───── Entries supplied ─────

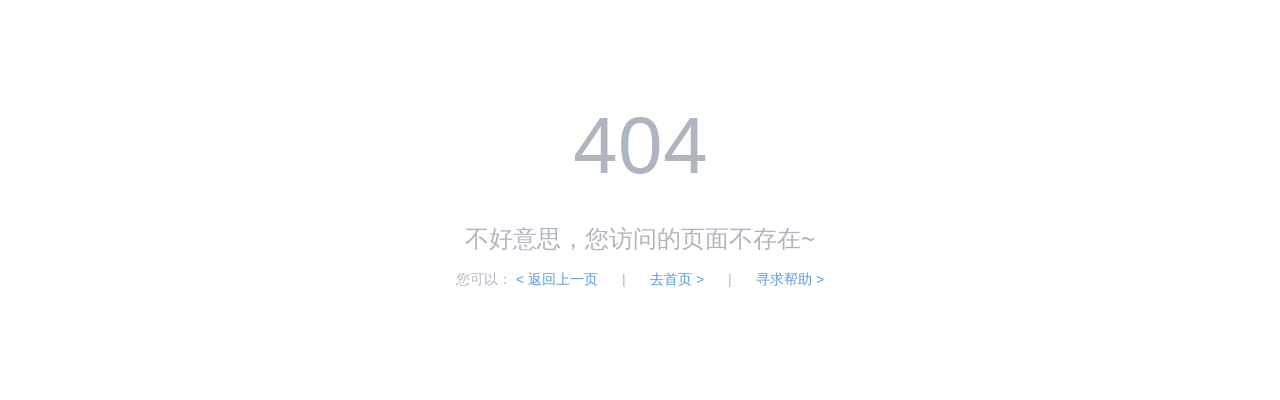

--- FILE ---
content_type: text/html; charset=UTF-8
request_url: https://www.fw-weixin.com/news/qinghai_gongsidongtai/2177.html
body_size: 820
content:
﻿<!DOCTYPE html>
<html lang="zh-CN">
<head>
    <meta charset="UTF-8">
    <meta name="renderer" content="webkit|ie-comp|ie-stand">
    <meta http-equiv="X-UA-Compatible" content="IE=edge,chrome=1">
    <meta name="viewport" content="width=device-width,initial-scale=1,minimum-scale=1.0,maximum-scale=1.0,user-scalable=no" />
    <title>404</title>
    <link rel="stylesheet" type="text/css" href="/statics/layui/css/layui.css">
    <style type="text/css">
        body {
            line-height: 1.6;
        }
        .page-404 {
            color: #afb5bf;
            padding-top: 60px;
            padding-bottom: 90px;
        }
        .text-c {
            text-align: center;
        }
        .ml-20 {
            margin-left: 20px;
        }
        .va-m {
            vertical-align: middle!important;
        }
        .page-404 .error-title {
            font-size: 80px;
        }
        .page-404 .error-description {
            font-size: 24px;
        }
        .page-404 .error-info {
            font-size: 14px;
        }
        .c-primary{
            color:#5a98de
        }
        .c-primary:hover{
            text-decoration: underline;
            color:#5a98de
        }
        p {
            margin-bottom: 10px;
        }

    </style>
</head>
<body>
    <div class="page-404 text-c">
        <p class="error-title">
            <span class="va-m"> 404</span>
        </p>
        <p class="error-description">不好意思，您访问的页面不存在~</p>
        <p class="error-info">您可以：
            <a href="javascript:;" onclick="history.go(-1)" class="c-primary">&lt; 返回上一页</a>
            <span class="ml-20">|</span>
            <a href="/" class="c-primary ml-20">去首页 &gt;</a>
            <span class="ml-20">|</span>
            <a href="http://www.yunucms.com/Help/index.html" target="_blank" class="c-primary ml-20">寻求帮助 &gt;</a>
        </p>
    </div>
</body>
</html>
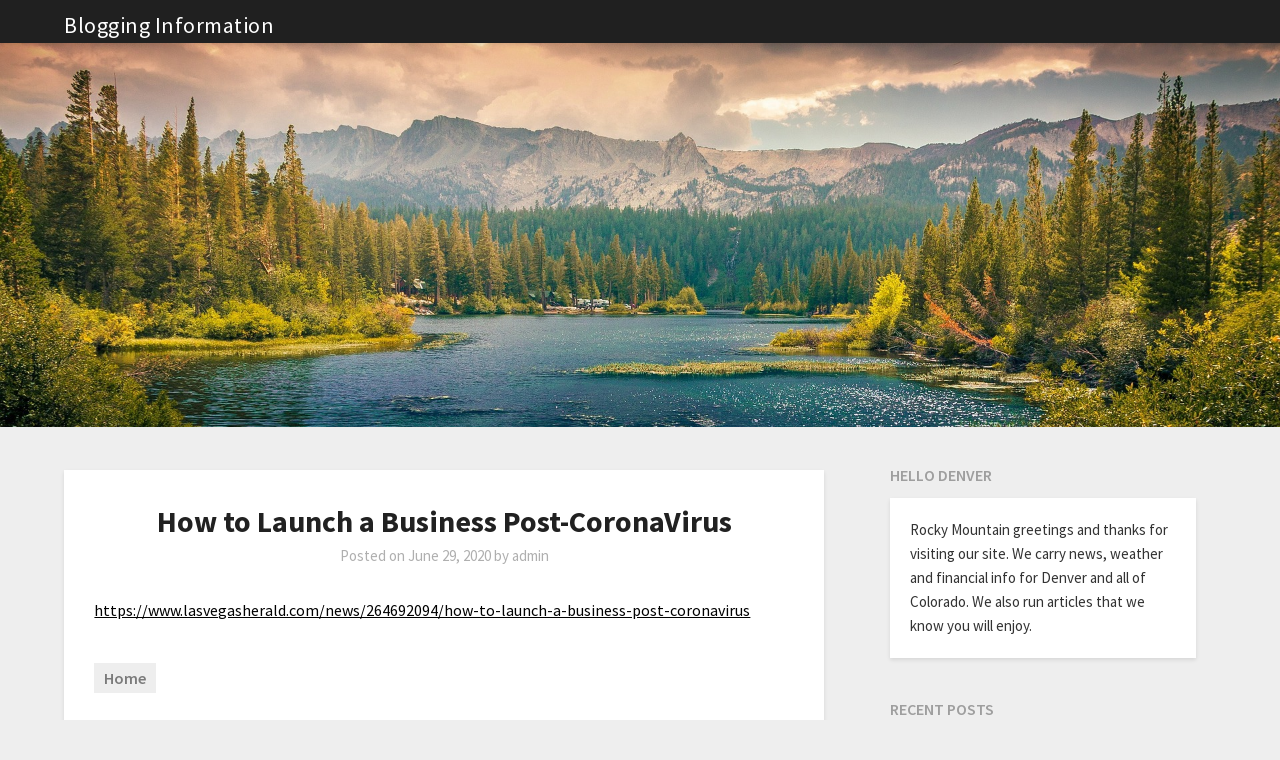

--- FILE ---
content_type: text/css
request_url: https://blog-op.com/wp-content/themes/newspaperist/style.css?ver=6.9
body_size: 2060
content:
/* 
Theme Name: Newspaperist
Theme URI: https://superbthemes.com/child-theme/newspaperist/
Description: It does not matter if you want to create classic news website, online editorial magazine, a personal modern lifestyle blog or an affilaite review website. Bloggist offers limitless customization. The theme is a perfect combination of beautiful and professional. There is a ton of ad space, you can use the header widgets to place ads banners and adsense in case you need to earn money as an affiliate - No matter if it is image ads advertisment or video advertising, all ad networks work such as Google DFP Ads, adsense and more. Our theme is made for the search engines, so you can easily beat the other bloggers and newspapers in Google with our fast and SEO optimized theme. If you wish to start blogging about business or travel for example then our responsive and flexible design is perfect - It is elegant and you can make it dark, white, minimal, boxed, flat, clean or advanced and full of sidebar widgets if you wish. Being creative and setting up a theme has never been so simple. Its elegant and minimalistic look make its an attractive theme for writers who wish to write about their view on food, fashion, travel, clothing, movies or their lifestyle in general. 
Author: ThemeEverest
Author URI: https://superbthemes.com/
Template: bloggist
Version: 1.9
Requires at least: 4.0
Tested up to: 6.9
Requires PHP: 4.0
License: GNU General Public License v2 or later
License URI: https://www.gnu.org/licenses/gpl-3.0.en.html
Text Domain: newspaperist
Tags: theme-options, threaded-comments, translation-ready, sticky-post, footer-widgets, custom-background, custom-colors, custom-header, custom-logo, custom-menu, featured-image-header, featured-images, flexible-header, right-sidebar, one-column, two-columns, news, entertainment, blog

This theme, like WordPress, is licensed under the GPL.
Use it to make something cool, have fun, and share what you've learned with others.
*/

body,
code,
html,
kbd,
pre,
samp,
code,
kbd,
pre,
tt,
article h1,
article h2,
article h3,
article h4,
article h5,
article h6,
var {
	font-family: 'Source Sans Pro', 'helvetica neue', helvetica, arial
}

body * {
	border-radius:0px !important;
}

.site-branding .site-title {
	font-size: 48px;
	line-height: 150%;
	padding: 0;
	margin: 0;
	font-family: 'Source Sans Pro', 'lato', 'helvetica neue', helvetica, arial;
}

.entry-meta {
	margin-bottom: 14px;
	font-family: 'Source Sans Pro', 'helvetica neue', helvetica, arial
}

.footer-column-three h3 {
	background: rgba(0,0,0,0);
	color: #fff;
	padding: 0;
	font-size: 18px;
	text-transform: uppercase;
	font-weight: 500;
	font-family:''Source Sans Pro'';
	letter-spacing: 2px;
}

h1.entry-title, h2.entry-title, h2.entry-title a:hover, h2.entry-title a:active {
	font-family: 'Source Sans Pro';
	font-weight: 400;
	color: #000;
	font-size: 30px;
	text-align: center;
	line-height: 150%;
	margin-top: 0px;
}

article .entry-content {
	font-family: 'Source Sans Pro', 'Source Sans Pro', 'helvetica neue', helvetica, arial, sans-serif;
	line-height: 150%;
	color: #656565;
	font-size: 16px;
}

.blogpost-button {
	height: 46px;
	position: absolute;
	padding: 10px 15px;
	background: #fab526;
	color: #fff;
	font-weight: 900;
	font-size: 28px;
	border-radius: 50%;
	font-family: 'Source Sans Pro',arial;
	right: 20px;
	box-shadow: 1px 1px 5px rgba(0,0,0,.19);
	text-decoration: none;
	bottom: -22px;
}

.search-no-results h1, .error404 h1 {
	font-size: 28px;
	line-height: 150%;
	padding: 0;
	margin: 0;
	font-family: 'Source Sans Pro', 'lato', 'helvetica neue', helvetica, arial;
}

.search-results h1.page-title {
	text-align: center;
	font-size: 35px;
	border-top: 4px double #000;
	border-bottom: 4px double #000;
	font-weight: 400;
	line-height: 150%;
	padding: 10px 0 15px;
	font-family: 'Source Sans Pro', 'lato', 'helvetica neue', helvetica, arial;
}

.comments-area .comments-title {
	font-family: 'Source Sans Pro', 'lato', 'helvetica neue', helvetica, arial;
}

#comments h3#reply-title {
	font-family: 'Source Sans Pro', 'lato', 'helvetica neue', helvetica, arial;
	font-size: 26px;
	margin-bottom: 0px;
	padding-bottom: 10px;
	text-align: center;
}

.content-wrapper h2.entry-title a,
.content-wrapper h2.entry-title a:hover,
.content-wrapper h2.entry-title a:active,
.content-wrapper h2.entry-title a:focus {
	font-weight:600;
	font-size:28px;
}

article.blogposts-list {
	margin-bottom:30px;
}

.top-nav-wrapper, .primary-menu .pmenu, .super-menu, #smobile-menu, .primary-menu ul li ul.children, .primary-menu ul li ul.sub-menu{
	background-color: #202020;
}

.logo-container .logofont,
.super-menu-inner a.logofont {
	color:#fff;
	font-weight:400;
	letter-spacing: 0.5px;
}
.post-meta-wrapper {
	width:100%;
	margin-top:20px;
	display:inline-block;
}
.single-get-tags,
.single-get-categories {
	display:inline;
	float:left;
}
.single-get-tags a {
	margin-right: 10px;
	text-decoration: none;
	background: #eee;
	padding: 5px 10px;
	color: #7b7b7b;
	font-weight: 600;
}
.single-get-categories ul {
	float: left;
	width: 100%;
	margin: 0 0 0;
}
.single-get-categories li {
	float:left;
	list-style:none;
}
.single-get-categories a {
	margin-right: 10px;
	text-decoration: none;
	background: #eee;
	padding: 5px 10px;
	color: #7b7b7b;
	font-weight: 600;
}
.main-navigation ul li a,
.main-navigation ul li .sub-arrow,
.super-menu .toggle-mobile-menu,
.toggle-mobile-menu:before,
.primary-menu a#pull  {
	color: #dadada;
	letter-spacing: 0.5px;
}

─────

(Your assignment)
Leave out the pictures and return every record word for word.

(Answer to this exercise)
--- FILE ---
content_type: text/html; charset=UTF-8
request_url: https://www.fw-weixin.com/news/qinghai_gongsidongtai/2177.html
body_size: 820
content:
﻿<!DOCTYPE html>
<html lang="zh-CN">
<head>
    <meta charset="UTF-8">
    <meta name="renderer" content="webkit|ie-comp|ie-stand">
    <meta http-equiv="X-UA-Compatible" content="IE=edge,chrome=1">
    <meta name="viewport" content="width=device-width,initial-scale=1,minimum-scale=1.0,maximum-scale=1.0,user-scalable=no" />
    <title>404</title>
    <link rel="stylesheet" type="text/css" href="/statics/layui/css/layui.css">
    <style type="text/css">
        body {
            line-height: 1.6;
        }
        .page-404 {
            color: #afb5bf;
            padding-top: 60px;
            padding-bottom: 90px;
        }
        .text-c {
            text-align: center;
        }
        .ml-20 {
            margin-left: 20px;
        }
        .va-m {
            vertical-align: middle!important;
        }
        .page-404 .error-title {
            font-size: 80px;
        }
        .page-404 .error-description {
            font-size: 24px;
        }
        .page-404 .error-info {
            font-size: 14px;
        }
        .c-primary{
            color:#5a98de
        }
        .c-primary:hover{
            text-decoration: underline;
            color:#5a98de
        }
        p {
            margin-bottom: 10px;
        }

    </style>
</head>
<body>
    <div class="page-404 text-c">
        <p class="error-title">
            <span class="va-m"> 404</span>
        </p>
        <p class="error-description">不好意思，您访问的页面不存在~</p>
        <p class="error-info">您可以：
            <a href="javascript:;" onclick="history.go(-1)" class="c-primary">&lt; 返回上一页</a>
            <span class="ml-20">|</span>
            <a href="/" class="c-primary ml-20">去首页 &gt;</a>
            <span class="ml-20">|</span>
            <a href="http://www.yunucms.com/Help/index.html" target="_blank" class="c-primary ml-20">寻求帮助 &gt;</a>
        </p>
    </div>
</body>
</html>

--- FILE ---
content_type: text/css
request_url: https://blog-op.com/wp-content/themes/newspaperist/style.css?ver=6.9
body_size: 2060
content:
/* 
Theme Name: Newspaperist
Theme URI: https://superbthemes.com/child-theme/newspaperist/
Description: It does not matter if you want to create classic news website, online editorial magazine, a personal modern lifestyle blog or an affilaite review website. Bloggist offers limitless customization. The theme is a perfect combination of beautiful and professional. There is a ton of ad space, you can use the header widgets to place ads banners and adsense in case you need to earn money as an affiliate - No matter if it is image ads advertisment or video advertising, all ad networks work such as Google DFP Ads, adsense and more. Our theme is made for the search engines, so you can easily beat the other bloggers and newspapers in Google with our fast and SEO optimized theme. If you wish to start blogging about business or travel for example then our responsive and flexible design is perfect - It is elegant and you can make it dark, white, minimal, boxed, flat, clean or advanced and full of sidebar widgets if you wish. Being creative and setting up a theme has never been so simple. Its elegant and minimalistic look make its an attractive theme for writers who wish to write about their view on food, fashion, travel, clothing, movies or their lifestyle in general. 
Author: ThemeEverest
Author URI: https://superbthemes.com/
Template: bloggist
Version: 1.9
Requires at least: 4.0
Tested up to: 6.9
Requires PHP: 4.0
License: GNU General Public License v2 or later
License URI: https://www.gnu.org/licenses/gpl-3.0.en.html
Text Domain: newspaperist
Tags: theme-options, threaded-comments, translation-ready, sticky-post, footer-widgets, custom-background, custom-colors, custom-header, custom-logo, custom-menu, featured-image-header, featured-images, flexible-header, right-sidebar, one-column, two-columns, news, entertainment, blog

This theme, like WordPress, is licensed under the GPL.
Use it to make something cool, have fun, and share what you've learned with others.
*/

body,
code,
html,
kbd,
pre,
samp,
code,
kbd,
pre,
tt,
article h1,
article h2,
article h3,
article h4,
article h5,
article h6,
var {
	font-family: 'Source Sans Pro', 'helvetica neue', helvetica, arial
}

body * {
	border-radius:0px !important;
}

.site-branding .site-title {
	font-size: 48px;
	line-height: 150%;
	padding: 0;
	margin: 0;
	font-family: 'Source Sans Pro', 'lato', 'helvetica neue', helvetica, arial;
}

.entry-meta {
	margin-bottom: 14px;
	font-family: 'Source Sans Pro', 'helvetica neue', helvetica, arial
}

.footer-column-three h3 {
	background: rgba(0,0,0,0);
	color: #fff;
	padding: 0;
	font-size: 18px;
	text-transform: uppercase;
	font-weight: 500;
	font-family:''Source Sans Pro'';
	letter-spacing: 2px;
}

h1.entry-title, h2.entry-title, h2.entry-title a:hover, h2.entry-title a:active {
	font-family: 'Source Sans Pro';
	font-weight: 400;
	color: #000;
	font-size: 30px;
	text-align: center;
	line-height: 150%;
	margin-top: 0px;
}

article .entry-content {
	font-family: 'Source Sans Pro', 'Source Sans Pro', 'helvetica neue', helvetica, arial, sans-serif;
	line-height: 150%;
	color: #656565;
	font-size: 16px;
}

.blogpost-button {
	height: 46px;
	position: absolute;
	padding: 10px 15px;
	background: #fab526;
	color: #fff;
	font-weight: 900;
	font-size: 28px;
	border-radius: 50%;
	font-family: 'Source Sans Pro',arial;
	right: 20px;
	box-shadow: 1px 1px 5px rgba(0,0,0,.19);
	text-decoration: none;
	bottom: -22px;
}

.search-no-results h1, .error404 h1 {
	font-size: 28px;
	line-height: 150%;
	padding: 0;
	margin: 0;
	font-family: 'Source Sans Pro', 'lato', 'helvetica neue', helvetica, arial;
}

.search-results h1.page-title {
	text-align: center;
	font-size: 35px;
	border-top: 4px double #000;
	border-bottom: 4px double #000;
	font-weight: 400;
	line-height: 150%;
	padding: 10px 0 15px;
	font-family: 'Source Sans Pro', 'lato', 'helvetica neue', helvetica, arial;
}

.comments-area .comments-title {
	font-family: 'Source Sans Pro', 'lato', 'helvetica neue', helvetica, arial;
}

#comments h3#reply-title {
	font-family: 'Source Sans Pro', 'lato', 'helvetica neue', helvetica, arial;
	font-size: 26px;
	margin-bottom: 0px;
	padding-bottom: 10px;
	text-align: center;
}

.content-wrapper h2.entry-title a,
.content-wrapper h2.entry-title a:hover,
.content-wrapper h2.entry-title a:active,
.content-wrapper h2.entry-title a:focus {
	font-weight:600;
	font-size:28px;
}

article.blogposts-list {
	margin-bottom:30px;
}

.top-nav-wrapper, .primary-menu .pmenu, .super-menu, #smobile-menu, .primary-menu ul li ul.children, .primary-menu ul li ul.sub-menu{
	background-color: #202020;
}

.logo-container .logofont,
.super-menu-inner a.logofont {
	color:#fff;
	font-weight:400;
	letter-spacing: 0.5px;
}
.post-meta-wrapper {
	width:100%;
	margin-top:20px;
	display:inline-block;
}
.single-get-tags,
.single-get-categories {
	display:inline;
	float:left;
}
.single-get-tags a {
	margin-right: 10px;
	text-decoration: none;
	background: #eee;
	padding: 5px 10px;
	color: #7b7b7b;
	font-weight: 600;
}
.single-get-categories ul {
	float: left;
	width: 100%;
	margin: 0 0 0;
}
.single-get-categories li {
	float:left;
	list-style:none;
}
.single-get-categories a {
	margin-right: 10px;
	text-decoration: none;
	background: #eee;
	padding: 5px 10px;
	color: #7b7b7b;
	font-weight: 600;
}
.main-navigation ul li a,
.main-navigation ul li .sub-arrow,
.super-menu .toggle-mobile-menu,
.toggle-mobile-menu:before,
.primary-menu a#pull  {
	color: #dadada;
	letter-spacing: 0.5px;
}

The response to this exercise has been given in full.